**** Excerpted passage ****

Johnston produced a string-heavy session
in which Aretha once again tried to sing old standards
by people like Oscar Hammerstein and Jerome Kern.
She then just didn't turn up for some more sessions
until one final session in August
when she recorded songs like Swanee and
You Made Me Love You.
For more than a year she didn't go into her studio.
She also missed many gigs and disappeared from her family's life
for periods of time.
Columbia kept putting out records of things she'd already recorded,
but none of them had any success at all.
Many of the records she'd made for Columbia had been genuinely great.
There's a popular perception that she was being held back by a record company
that forced her to sing material she didn't like,
but in fact she loved old standards and jazz tunes and contemporary pop,
at least as much as any other kind of music.
Truly great musicians tend to have extremely eclectic tastes,
and Aretha Franklin was a truly great musician, if anyone was.
Her Columbia albums are as good as any albums in those genres put out in that time period,
and she remained proud of them for the rest of her life.
But that very eclecticism had meant that she hadn't established a strong identity as a performer.
Everyone who heard her records knew she was a great singer,
but nobody knew what an Aretha Franklin record really meant,
and she hadn't had a single real hit, which was the thing she wanted more than anything.
All that changed when in the early hours of the morning,
Jerry Wexler was at Frame Studios in Muscle Shoals,
recording a Wilson Pickett track.
From the timeline, it was probably the session for Mustang Sally,
which coincidentally was published by Ted White's publishing company,
as Sir Mac Rice, the writer,
was a neighbour of White and Franklin,
and to which Aretha had made an uncredited songwriting contribution.
Whatever the session, it wasn't going well.
Percy Sledge,
Another Atlantic artist who recorded at Muscle Shoals
had turned up and had started winding Pickett up,
telling him he sounded just like James Brown.
Pickett hated Brown.
It seems like almost every male soul singer of the 60s hated James Brown
and went to physically attack Sledge.
Wexler got between the two men to protect his investments in them,
both were the kind of men who could easily cause some serious damage to anyone they hit,
and Pickett threw him to one side and charged at Sledge.
At that moment the phone went, and Wexler yelled at the two of them to calm down so he could talk on the phone.
The call was telling him that Aretha Franklin was interested in recording for Atlantic.
Reverend Louise Bishop, later a democratic politician in Pennsylvania, was at this time a broadcaster,
presenting a radio gospel program, and she knew Aretha.
She'd been to see her perform, and had been astonished by Aretha's performance of a recent Otis Redding single, Respect.
Redding will, by the way, be getting his own episode in a few months' time,
which is why I've not covered the making of that record here.
Bishop thought that Aretha did the song even better than Reading,
something Bishop hadn't thought possible.
When she got talking to Aretha after the show,
she discovered that her contract with Columbia was up,
and Aretha didn't really know what she was going to do.
Maybe she'd start her own label or something.
She hadn't been into the studio in more than a year,
but she did have some songs she'd been working on.
Bishop was good friends with Jerry Wexler,
and she knew that he was a big fan of her ethers,
and had been saying for a while that when her contract was up,
he'd like to sign her.
Bishop offered to make the connection,
and then went back home and phoned Wexler's wife, waking her up.
It was one in the morning by this point,
but Bishop was accustomed to phoning Wexler late at night
when it was something important.

**** Stored data ****

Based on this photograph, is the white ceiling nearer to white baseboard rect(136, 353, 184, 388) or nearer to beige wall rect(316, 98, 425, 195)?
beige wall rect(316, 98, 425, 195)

****

Exercise brief
From the passage on Aretha Franklin's career, transcribe word for word the section that opens with "Pickett hated Brown." and closes with "on the phone.".

Task output
Pickett hated Brown.
It seems like almost every male soul singer of the 60s hated James Brown
and went to physically attack Sledge.
Wexler got between the two men to protect his investments in them,
both were the kind of men who could easily cause some serious damage to anyone they hit,
and Pickett threw him to one side and charged at Sledge.
At that moment the phone went, and Wexler yelled at the two of them to calm down so he could talk on the phone.